• _EXCERPTED PASSAGE_:
___

The move comes less than a week after Gov. Tom Wolf urged the board to take the action.

Board member Mike Negra, a Republican appointed by former Republican Gov. Tom Corbett, voted against the move, saying that the LCB was overstepping its authority.

“I cannot support this,” Negra said, adding that his resistance isn’t due to an unwillingness to help the restaurant industry.

“It’s because of the process” being used to waive the fees.

“This fee waiver is the equivalent of the PLCB legislating, rather than administering current law, and legislating is the role of the Pennsylvania Senate, House, and Governor,” Negra said.

The measure passed with the support of LCB chairman Tim Holden and board member Mary Isenhour, both Democrats appointed to the board by Wolf.

Negra said it’s “a stretch” for the LCB to waive the fees without legislation authorizing it to do so.

Isenhour acknowledged that the move was an “unprecedented step” but said it was justified.

“Following the Governor’s request last week to waive license fees and provide some relief to struggling businesses, the PLCB did its due diligence in evaluating our authority to waive fees authorized by various state laws, as well as the fiscal impact of doing so,” said Board Chairman Tim Holden.

“I have heard first-hand how much they are suffering,” Holden said. “How much they need assistance. And we are in a financial position to do this.”

Shawn Kelly, an LCB spokesman, said the board determined that the state’s Emergency Services Code gave the LCB the authority to take the action due to the governor’s emergency declaration.

___

• _DATASET EXCERPTS_:
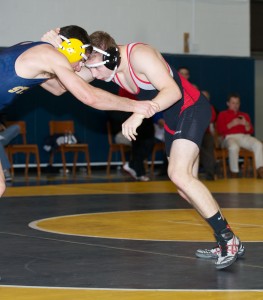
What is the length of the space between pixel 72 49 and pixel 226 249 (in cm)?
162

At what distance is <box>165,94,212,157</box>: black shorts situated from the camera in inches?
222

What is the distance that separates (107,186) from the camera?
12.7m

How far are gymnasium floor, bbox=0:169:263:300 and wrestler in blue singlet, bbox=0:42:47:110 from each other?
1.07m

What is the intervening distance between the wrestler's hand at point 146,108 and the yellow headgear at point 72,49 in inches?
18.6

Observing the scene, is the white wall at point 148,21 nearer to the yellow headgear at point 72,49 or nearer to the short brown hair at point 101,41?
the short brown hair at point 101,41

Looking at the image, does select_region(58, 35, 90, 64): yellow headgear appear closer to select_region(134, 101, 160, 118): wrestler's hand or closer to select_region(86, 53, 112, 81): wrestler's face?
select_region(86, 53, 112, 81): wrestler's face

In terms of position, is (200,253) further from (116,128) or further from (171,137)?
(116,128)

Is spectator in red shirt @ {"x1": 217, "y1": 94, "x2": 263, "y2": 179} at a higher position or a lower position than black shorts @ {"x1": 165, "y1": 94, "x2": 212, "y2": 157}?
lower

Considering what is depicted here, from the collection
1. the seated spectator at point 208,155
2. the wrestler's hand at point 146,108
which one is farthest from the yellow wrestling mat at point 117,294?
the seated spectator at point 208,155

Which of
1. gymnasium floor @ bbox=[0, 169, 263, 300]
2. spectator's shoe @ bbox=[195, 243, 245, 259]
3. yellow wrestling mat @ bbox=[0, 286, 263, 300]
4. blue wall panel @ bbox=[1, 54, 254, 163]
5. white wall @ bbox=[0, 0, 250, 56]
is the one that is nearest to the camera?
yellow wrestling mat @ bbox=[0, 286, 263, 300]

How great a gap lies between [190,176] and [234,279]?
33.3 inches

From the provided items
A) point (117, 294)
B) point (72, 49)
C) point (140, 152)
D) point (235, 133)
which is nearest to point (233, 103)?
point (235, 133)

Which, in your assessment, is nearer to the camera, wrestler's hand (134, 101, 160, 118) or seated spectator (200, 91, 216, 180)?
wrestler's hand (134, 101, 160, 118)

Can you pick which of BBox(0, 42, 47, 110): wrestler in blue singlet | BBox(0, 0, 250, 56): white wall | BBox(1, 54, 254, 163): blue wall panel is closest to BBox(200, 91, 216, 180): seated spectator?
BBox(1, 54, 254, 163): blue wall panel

___

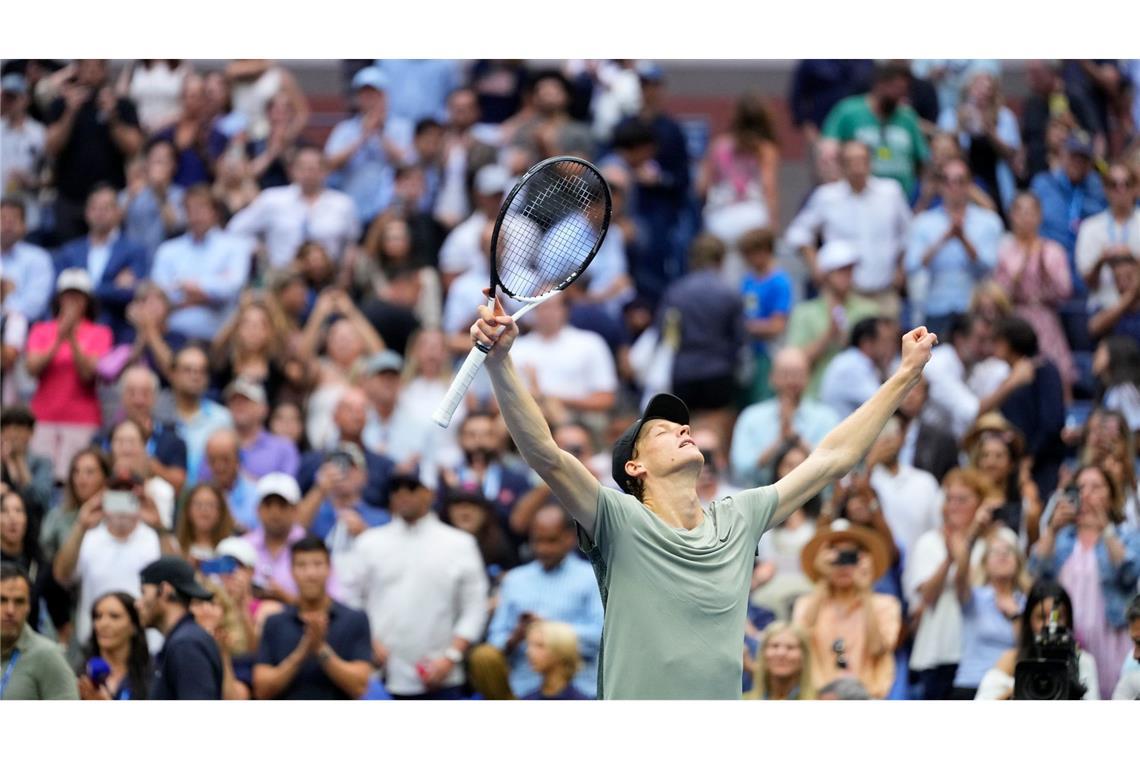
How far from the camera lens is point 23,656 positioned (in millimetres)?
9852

___

• _PROBLEMS TO SOLVE_:
**a)** Answer these questions using the passage on the liquor board's fee waiver:
(i) Which governor appointed board member Mike Negra?
(ii) Which two board members supported the measure?
(iii) Which law did the board determine gave it the authority to act?
**b)** Reproduce the passage on the liquor board's fee waiver word for word, from "The measure passed" to "Chairman Tim Holden.".
The records were taken from a separate source.

• _FULL SOLUTIONS_:
**a)**
(i) Former Republican Gov. Tom Corbett
(ii) Chairman Tim Holden and board member Mary Isenhour
(iii) The state's Emergency Services Code

**b)**
The measure passed with the support of LCB chairman Tim Holden and board member Mary Isenhour, both Democrats appointed to the board by Wolf.

Negra said it’s “a stretch” for the LCB to waive the fees without legislation authorizing it to do so.

Isenhour acknowledged that the move was an “unprecedented step” but said it was justified.

“Following the Governor’s request last week to waive license fees and provide some relief to struggling businesses, the PLCB did its due diligence in evaluating our authority to waive fees authorized by various state laws, as well as the fiscal impact of doing so,” said Board Chairman Tim Holden.